From my years in education as a headmaster, professor, consultant, teacher, administrator, and resident philosopher and poet, it appears that education, especially in large urban school districts, has its tribes, complete with their own languages. There are tribal markings (sometimes even scars – attitudes, behaviors, priorities, learnings, and interactions) that identify our differing district tribal affiliations.
Ready identification of those tribal markings leads to better communication, dialogue, and understanding about how we in public education are so similar, yet as leaders and departments, so very different in how we see and approach what we do. Both staff and students can be marginalized, hurt, or perhaps even lost because of our tribal distinctions and our failure to communicate cross-culturally (note, I am referring to the district components' cultures – schools, departments, programs, etc). Student achievement may then be diminished.

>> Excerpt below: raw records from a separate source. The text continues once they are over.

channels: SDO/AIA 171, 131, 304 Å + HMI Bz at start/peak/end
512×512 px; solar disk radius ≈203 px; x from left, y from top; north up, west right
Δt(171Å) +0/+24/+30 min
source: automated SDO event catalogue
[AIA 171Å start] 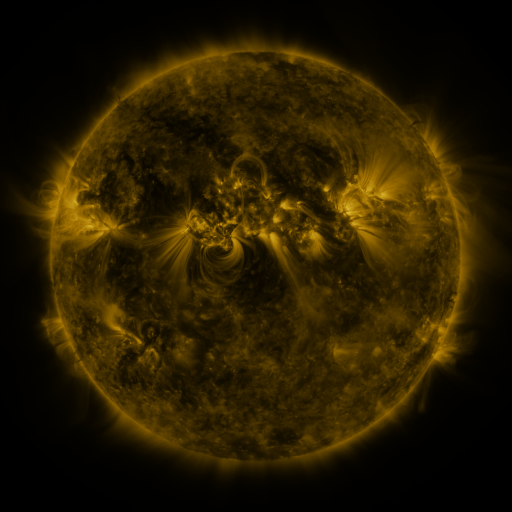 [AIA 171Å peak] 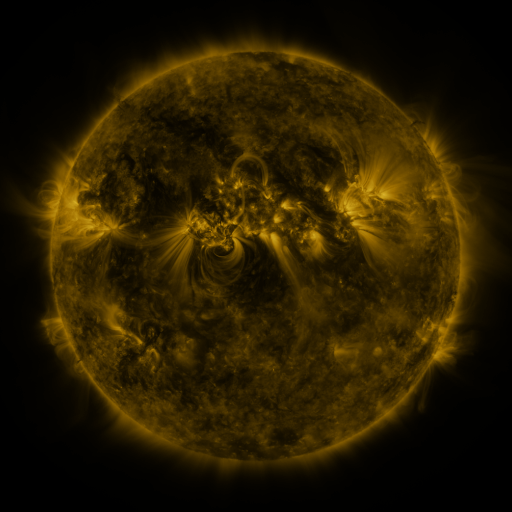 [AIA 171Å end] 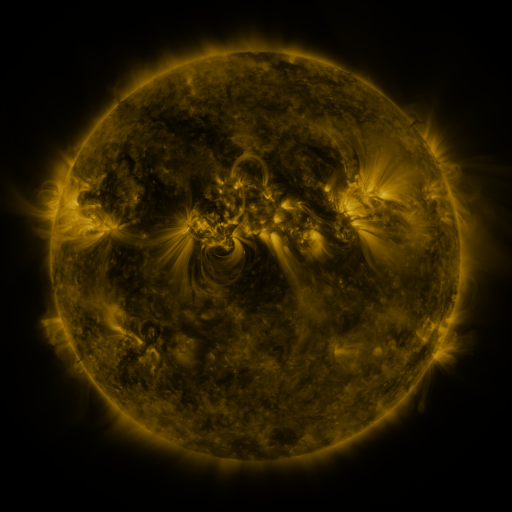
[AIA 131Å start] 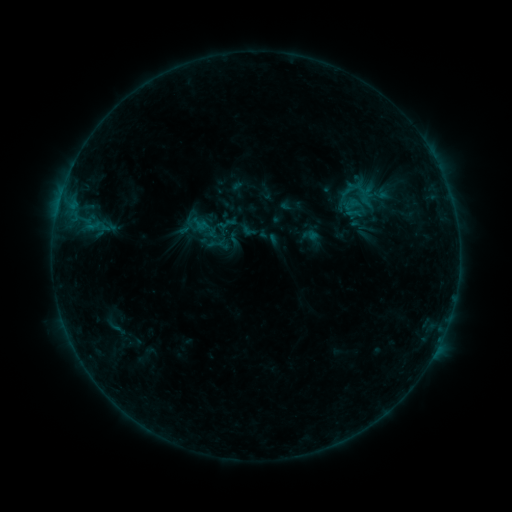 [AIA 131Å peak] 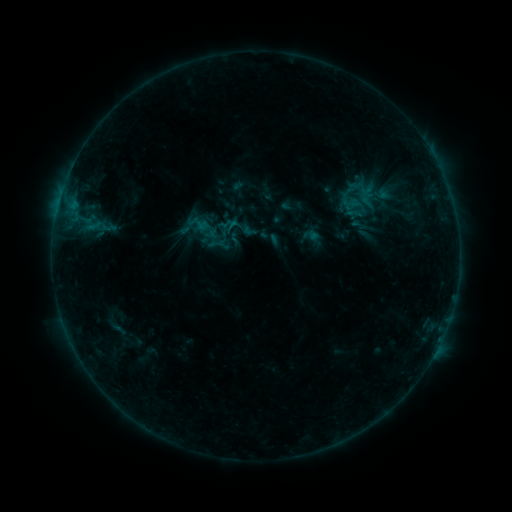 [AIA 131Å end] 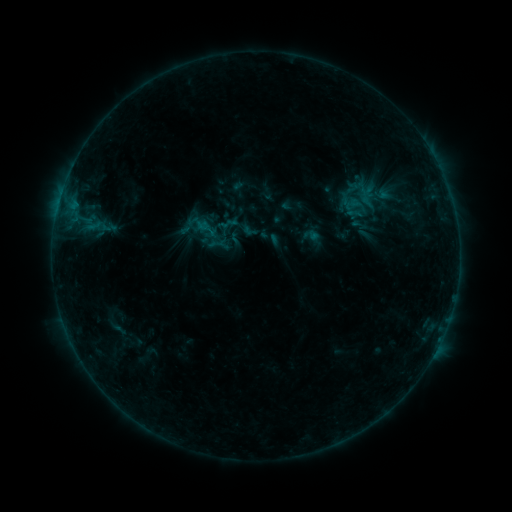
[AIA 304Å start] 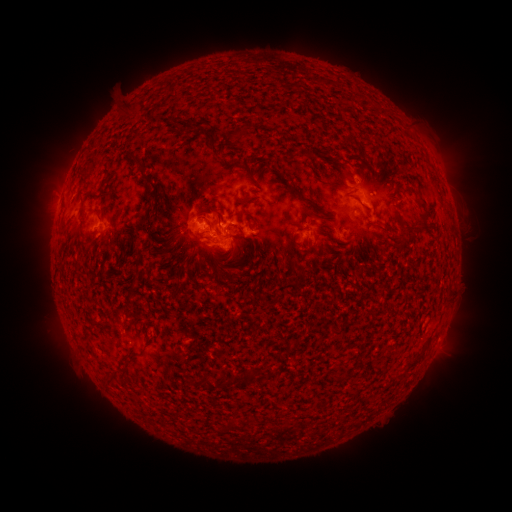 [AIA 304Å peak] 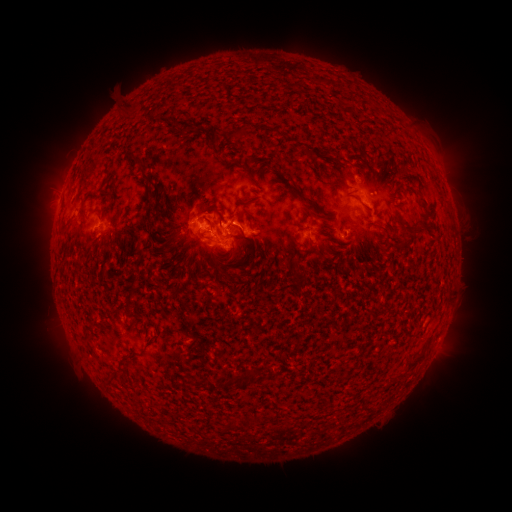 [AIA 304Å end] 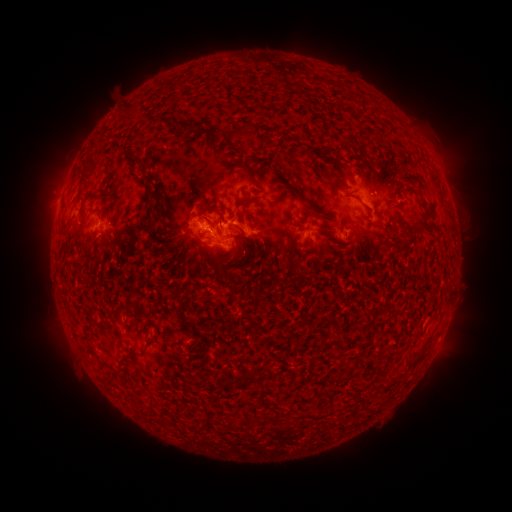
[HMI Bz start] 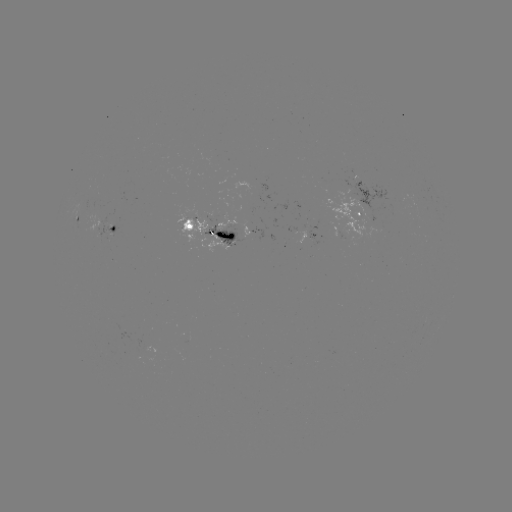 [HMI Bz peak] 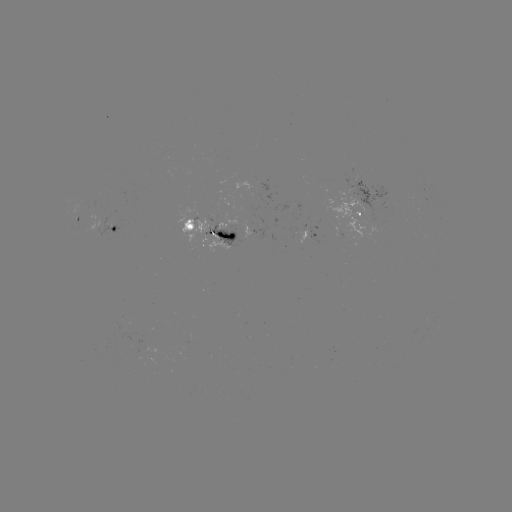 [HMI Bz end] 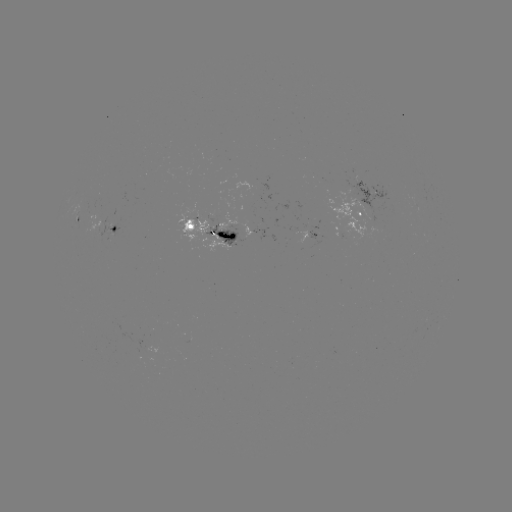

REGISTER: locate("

We must all work harder (and it is work) to understand, respect, and yes, even celebrate our differences. We divide ourselves into the district, central office, school site, business, instructional, board, classified, certificated, finance, and operational tribes. Yes, I even remember Whole Language and Open Court tribes – boy, were their languages different. On YouTube, under my name, or on my website (riovistagroup.com) you can check out one talk I gave to a back-to-school gathering of district leaders about tribal markings in school districts.
As I am defining it, the district system includes all the forces, groups, and entities described over the course of my podcasts. Each one has its role and relationship to student achievement and the effective functioning of the whole. District stakeholders, such as parents and community members may be monoscopic in their concerns, but may, at the same time, provide an important check and balance to the agenda of the district.
Vendors are essential in the life of a district. When they provide their services or products with integrity, dedication, and commitment, they may dramatically impact learning. Some components of a district may be very public (teachers, for example). In contrast, others labor in obscurity (auditors or procurement, for example), but each is important to the whole's effectiveness. It is the district as a whole that must receive the credit or blame for student achievement and success.
Thanks for tuning in to this podcast. I hope you have enjoyed and learned from what I have to say. Everyone, please enjoy your day. And please, lets all of us keep on dancing!